Filed under: Design Technology — Editor @ 1:00 pm
I was recently sent the following by Roberta Buzzacchino

I have a question about mind mapping…

How to read and write a mind map: clockwise or counter–clockwise ?

Getting in touch with other mind mappers has allowed me to  think over some rules of mind mapping.

As I have already written in my previous post, I knew Hans Buskes some weeks ago

and while reading his maps I noticed something particular related to the direction to follow when reading.

Everybody knows that a mind map is written/read clockwise.

The “critical” point is on the left side of the map,

when from branches 3 and 4 you draw  the sub-branches.

After that, how can we go on?

Clockwise, that is from the bottom to the top?

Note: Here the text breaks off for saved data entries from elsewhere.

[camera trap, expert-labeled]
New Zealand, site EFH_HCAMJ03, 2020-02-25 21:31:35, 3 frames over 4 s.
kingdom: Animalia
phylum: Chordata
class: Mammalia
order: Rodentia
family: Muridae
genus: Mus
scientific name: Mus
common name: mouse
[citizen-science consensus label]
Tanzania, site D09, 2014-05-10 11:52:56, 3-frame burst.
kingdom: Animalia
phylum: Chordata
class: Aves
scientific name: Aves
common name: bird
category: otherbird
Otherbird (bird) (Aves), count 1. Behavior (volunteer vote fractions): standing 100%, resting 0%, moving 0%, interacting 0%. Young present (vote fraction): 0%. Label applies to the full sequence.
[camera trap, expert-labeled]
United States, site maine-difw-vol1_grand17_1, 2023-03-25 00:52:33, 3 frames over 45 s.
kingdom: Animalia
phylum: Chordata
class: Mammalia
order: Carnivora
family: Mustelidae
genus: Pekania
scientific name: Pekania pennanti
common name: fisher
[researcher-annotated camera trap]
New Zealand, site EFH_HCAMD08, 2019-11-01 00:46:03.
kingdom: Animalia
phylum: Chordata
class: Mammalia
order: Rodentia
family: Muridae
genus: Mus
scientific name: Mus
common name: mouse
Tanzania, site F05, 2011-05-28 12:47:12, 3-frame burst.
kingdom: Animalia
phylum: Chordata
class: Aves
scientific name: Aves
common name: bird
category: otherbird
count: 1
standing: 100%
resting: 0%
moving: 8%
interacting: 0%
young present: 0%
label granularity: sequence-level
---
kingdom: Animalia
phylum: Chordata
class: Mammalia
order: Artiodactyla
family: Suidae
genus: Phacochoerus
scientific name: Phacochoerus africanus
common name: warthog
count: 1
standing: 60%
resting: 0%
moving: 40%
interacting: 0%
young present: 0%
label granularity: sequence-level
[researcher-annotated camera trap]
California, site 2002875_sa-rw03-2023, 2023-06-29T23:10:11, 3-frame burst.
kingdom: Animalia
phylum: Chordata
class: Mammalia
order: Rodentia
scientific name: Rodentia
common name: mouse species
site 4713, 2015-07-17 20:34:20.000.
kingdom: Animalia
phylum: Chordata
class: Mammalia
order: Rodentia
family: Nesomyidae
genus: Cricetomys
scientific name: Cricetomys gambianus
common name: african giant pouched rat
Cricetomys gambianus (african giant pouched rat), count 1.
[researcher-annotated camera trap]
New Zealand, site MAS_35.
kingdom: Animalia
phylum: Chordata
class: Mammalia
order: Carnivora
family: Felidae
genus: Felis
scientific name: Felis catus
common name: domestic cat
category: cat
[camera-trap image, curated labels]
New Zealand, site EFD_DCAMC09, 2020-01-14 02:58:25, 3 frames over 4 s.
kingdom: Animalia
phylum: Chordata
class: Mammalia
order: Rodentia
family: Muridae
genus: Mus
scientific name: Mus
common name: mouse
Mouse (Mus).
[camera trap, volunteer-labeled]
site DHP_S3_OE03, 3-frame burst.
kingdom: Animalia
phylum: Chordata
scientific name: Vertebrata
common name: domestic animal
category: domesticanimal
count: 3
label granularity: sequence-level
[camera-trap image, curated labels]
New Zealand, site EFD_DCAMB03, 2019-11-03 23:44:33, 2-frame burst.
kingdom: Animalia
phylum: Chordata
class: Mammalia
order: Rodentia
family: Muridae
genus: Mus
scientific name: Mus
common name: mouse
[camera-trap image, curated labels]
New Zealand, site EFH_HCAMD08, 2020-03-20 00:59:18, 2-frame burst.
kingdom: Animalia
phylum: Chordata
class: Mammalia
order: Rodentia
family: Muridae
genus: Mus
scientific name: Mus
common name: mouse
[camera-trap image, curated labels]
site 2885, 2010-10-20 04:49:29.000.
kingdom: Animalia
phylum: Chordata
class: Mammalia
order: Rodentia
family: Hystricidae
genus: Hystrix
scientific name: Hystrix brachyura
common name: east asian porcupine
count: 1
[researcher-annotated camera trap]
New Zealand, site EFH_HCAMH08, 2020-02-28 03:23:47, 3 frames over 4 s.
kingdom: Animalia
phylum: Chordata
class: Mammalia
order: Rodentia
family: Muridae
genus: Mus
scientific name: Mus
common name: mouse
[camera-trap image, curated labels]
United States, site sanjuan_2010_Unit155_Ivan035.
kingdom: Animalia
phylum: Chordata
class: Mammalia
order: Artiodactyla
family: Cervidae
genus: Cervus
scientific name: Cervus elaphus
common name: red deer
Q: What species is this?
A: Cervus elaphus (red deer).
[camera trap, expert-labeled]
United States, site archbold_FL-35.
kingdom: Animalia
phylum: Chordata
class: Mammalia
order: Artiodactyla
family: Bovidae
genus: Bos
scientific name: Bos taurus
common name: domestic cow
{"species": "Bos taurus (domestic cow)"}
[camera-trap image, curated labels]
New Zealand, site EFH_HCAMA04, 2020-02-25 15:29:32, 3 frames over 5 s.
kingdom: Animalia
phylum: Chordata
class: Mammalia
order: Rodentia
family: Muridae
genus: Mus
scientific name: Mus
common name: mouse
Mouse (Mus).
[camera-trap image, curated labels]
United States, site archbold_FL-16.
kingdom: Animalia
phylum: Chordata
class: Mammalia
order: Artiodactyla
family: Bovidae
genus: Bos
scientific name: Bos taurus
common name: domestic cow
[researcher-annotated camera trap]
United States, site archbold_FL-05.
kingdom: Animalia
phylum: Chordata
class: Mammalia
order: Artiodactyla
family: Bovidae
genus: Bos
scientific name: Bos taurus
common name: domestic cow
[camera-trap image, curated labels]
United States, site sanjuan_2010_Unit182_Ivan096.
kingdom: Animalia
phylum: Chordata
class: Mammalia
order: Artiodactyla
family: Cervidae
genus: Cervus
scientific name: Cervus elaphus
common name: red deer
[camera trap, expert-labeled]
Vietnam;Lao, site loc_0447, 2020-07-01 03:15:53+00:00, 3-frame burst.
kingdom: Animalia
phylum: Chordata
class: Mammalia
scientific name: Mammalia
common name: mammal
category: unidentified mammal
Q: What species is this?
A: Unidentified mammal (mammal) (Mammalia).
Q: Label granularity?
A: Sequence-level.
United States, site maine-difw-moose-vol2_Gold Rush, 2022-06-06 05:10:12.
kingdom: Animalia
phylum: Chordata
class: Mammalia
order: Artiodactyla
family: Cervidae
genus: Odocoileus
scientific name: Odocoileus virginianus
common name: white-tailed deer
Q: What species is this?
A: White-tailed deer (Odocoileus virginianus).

Or counter–clockwise, that is from the top to the bottom ?

My reply is as follows:

First of all I have to say that there is no rule which states which direction you should write a map and therefore it is not true to say that everyone knows this.
However I have always worked clockwise starting at 1 and going round the face. It is not good practice to have more than 7-8 first order branches so it is unlikely that you would run out of space.
The second and third level branches should, in my opinion, go clockwise as was well.  The reason for stating this is that when you come to read a map, particularly when using it to presenting from, the brain gets confused when you go past six o’clock and suddenly start using second order branches in a counter clockwise direction.
I have looked quite carefully at why people suddenly start using a counterclockwise technique and it because if we were making a list we would start at the top and work downwards.
Unfortunately most software cannot cope with the effective change in direction and starts to run counter clockwise.
I have also found that most left handers like to run their maps counter clockwise. While I have no particular issue with this or left handers it does not make sharing maps easier. I liken it to the way in which we produce text in linear form which is top left to bottom right in a snake like, line by line pattern. If we suddenly did something different from the convention it would create reading and communication issues. There is no reason to do this.
In all my training sessions I encourage my delegates to run their maps clockwise for all levels of the branches to make reading and sharing easier.